To be honest, my first thought was that the writer had gotten lazy. That Dann McDorman just didn’t want to finish the book in a conventional way ands so decided to just get the dialogue and some pertinent facts down to save himself the trouble of fleshing out the rest of the tale. More on this later.


The protagonist’s detective work does uncover secrets, and find the murderer, but by that time, there’s another victim. It seems this second mystery has a different culprit, but if you’re looking for a conventional solution, you won’t find it here.


One of the odder things is that the end of the book does become a sort of script. Rather than bother writing the ending in the prose of the rest of the book, it’s broken down into what could be a transcript of court proceedings or an actual script from a movie or a play.
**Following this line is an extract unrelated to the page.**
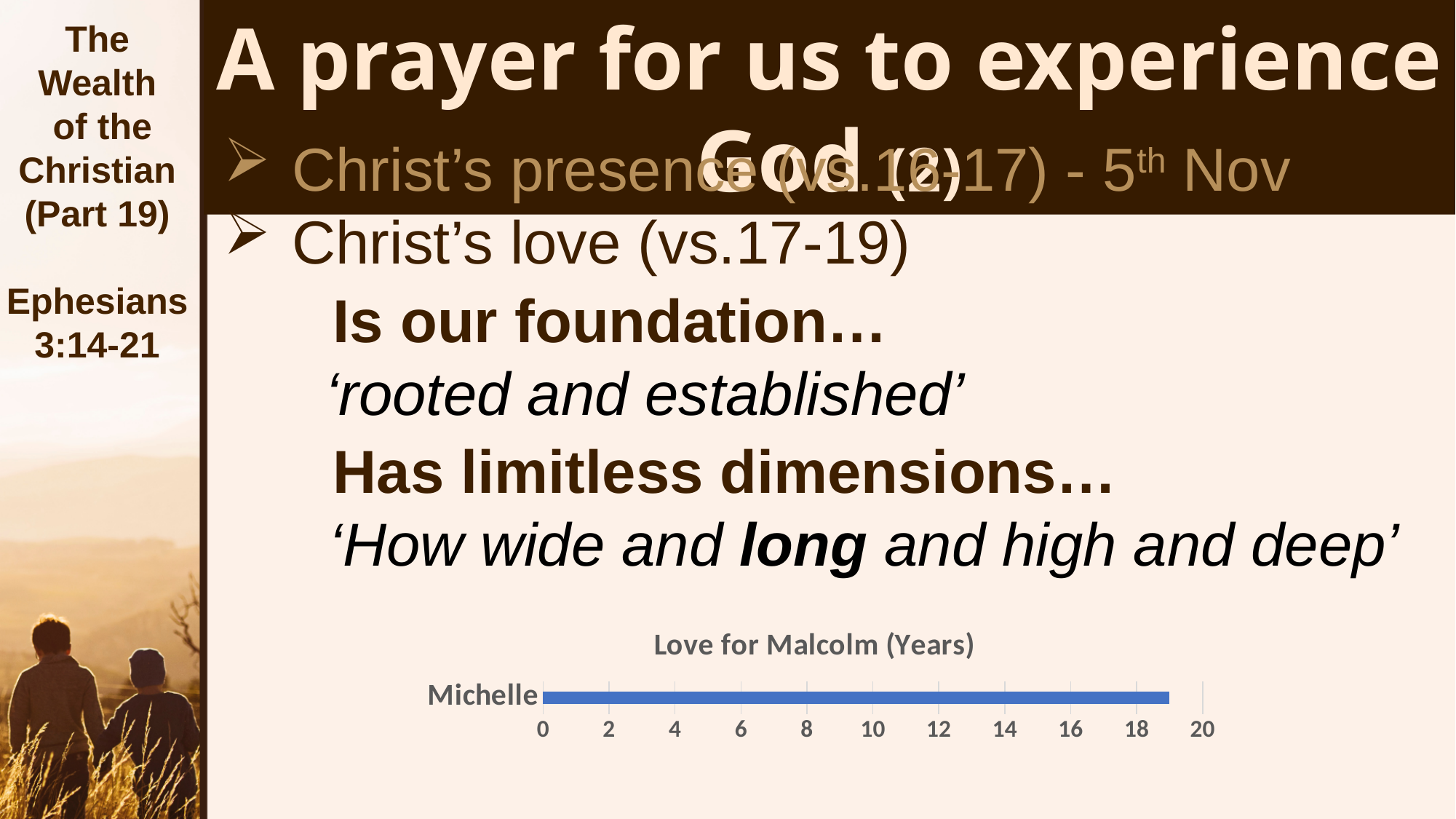
What is the name of the only category on the chart's vertical axis? Michelle Is the value for Michelle greater or less than 20? less What kind of chart is shown on the slide? bar chart Is the value for Michelle greater or less than 18? greater Is the value for Michelle greater or less than 16? greater How many categories does the chart show? 1 What is the title of the chart? Love for Malcolm (Years)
Why the author chose to finish the story like this I’ve no idea. The truth is my first thought was that the author was too lazy to finish writing it properly and decided to just type out the important bits, but I dismissed this as being an unfair judgement.


The book has generated a lot of conversation. Some people are vehement in shouting it down, in declaring it a cheat. Others find it creative and impressive.


I’m not sure which camp I’d fall into. The truth is, I’ve long thought a lot of what the author describes here about the voyeuristic nature of the act of reading murder mysteries, and being called on it made me laugh out loud and spurred me on to finish the book. 


I’d hate so see dozens of books written like this one, but I don’t think that’s likely. It’s the kind of a story that can only be told once. I’m glad I went along for the ride.